# Planted Dwarf Puffer Substrate Help



## Vinylmation (Dec 1, 2017)

So I'm starting a 29 Gallon Dwarf Puffer Planted Tank.

I originally was going to go with Pool Filter Sand but debating to try either Eco Complete or Fluval Stratum.

I currently have ADA Aquasoil in my Fluval Spec V which is similar to Stratum. I love it plant wise but lowers pH. My concern is the Stratum will drop my pH too low for Dwarf Puffers. My tap water went from a pH of 8.4 to 6.4 using AquaSoil. I want to drop my pH but not that much. On my Fluval V, I did put about a 3 inch layer of AquaSoil. *I'm not sure If the more substrate you add, the more the pH drops???* On my 29 Gallon I plan to do about a 2 inch layer. 

Eventually I will be running low amounts of CO2 using an Aquatek/Paintball Set Up so thats another factor, CO2 drops your pH.
*
So not sure If I should try Eco Complete that's "inert" but to my understanding Stratum is better for plants?*
*
Should I stick to PFS with Root Tabs?*

I may start using Glacier RO water in the near future and remineralize with Salty Shrimp KH/GH

So basically looking for a great substrate for plants that can also be suitable for Dwarf Puffers.


Tap Water
pH 8.4 
Ammonia 0.50 ppm
Nitrite 0 ppm
Nitrate 0 ppm
GH 4
KH 3

Aquarium Water with ADA SOIL
pH drops to 6.4 
Ammonia 0
Nitrite 0
Nitrate 5.0ppm
KH 1
GH 3


----------



## Daltonr70 (Feb 20, 2018)

Qyuck question is your ph stay at 6.4 all the time using the Substrate. If so I'm going to use it because I'll be putting Discus in the tank and they like ph of anything from 6.0 to 7.4


----------



## mgeorges (Feb 1, 2017)

I would just roll with pool filter sand, skip the root tabs. Dosing the water column will provide plants with all necessary nutrients, plus you never have to worry about moving plants and disturbing the root tabs. I'm running into that issue right now, kicking myself for putting them in my tank. Maybe a SLIGHT improvement in certain plants, not enough to justify my inability to trim and replant. 

ADA will eventually lose the ability to buffer the water, so I don't think adding less will lower the amount it buffers, it will just shorten the life of the buffering capability because that little bit will be doing more work.


----------



## MissCris (Mar 7, 2016)

Eco Complete will need to cycle fishless, but is perfectly fine for puffers. I use in with mine. No effect on ph after initial cycling. Flora Max works fine too, and can be done fish-in cycle if you monitor it well and do frequent partial water changes.


----------

EXTRACTED RECORDS:
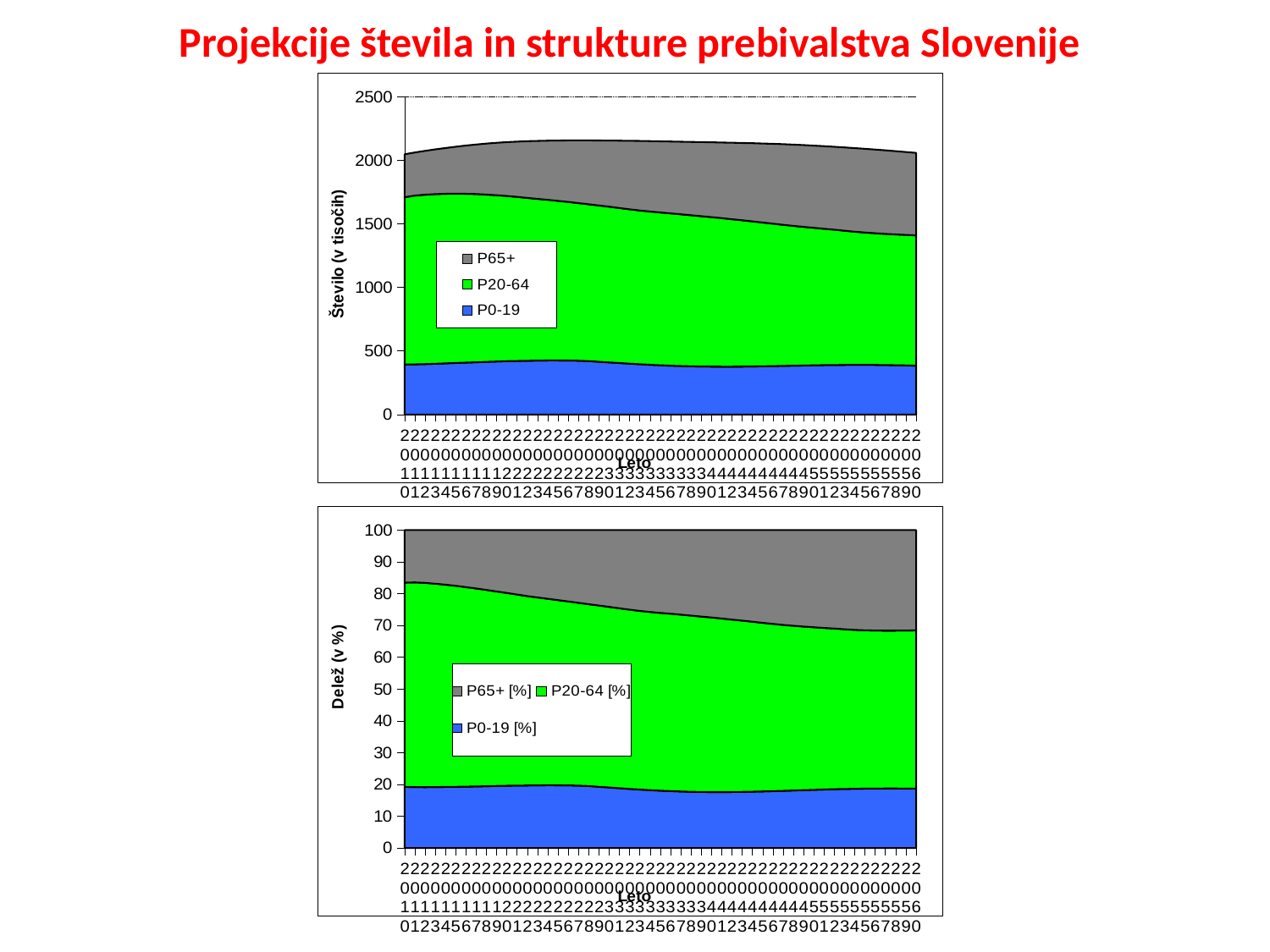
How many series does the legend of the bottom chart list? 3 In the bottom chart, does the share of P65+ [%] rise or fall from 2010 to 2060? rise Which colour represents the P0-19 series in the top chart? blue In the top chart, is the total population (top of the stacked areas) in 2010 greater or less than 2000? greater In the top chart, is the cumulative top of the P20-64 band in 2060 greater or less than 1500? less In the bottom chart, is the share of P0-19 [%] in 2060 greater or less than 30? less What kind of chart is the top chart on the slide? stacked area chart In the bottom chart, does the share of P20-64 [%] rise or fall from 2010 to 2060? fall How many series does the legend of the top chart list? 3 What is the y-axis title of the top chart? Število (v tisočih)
...
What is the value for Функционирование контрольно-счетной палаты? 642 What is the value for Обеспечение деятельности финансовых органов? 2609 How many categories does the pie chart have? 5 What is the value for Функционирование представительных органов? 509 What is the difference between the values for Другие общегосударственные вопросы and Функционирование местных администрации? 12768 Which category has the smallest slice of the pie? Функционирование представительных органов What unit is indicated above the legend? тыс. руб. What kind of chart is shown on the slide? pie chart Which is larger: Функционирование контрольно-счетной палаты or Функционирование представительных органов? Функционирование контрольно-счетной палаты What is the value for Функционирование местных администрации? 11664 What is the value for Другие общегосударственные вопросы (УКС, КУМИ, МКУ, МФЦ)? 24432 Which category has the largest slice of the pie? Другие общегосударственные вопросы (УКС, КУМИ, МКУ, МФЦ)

EXERCISES TO COMPLETE:
[1] Answer these questions about the dwarf puffer substrate thread.
(a) What pH did the first poster's tap water reach with AquaSoil?
(b) How thick a layer of substrate does the first poster plan for the 29 gallon tank?
(c) According to MissCris, how must Eco Complete be cycled?
[2] Write out the part of the dwarf puffer substrate thread starting at "ADA will eventually" and ending at "doing more work.".
[3] In the dwarf puffer substrate thread, why does mgeorges advise skipping root tabs?

EXERCISE SOLUTIONS:
[1]
(a) 6.4
(b) About 2 inches
(c) Fishless

[2]
ADA will eventually lose the ability to buffer the water, so I don't think adding less will lower the amount it buffers, it will just shorten the life of the buffering capability because that little bit will be doing more work.

[3] Dosing the water column gives plants all the nutrients they need, and without root tabs there is no worry about disturbing them when moving plants. The root tabs gave only a slight improvement in certain plants, which mgeorges says is not enough to justify being unable to trim and replant.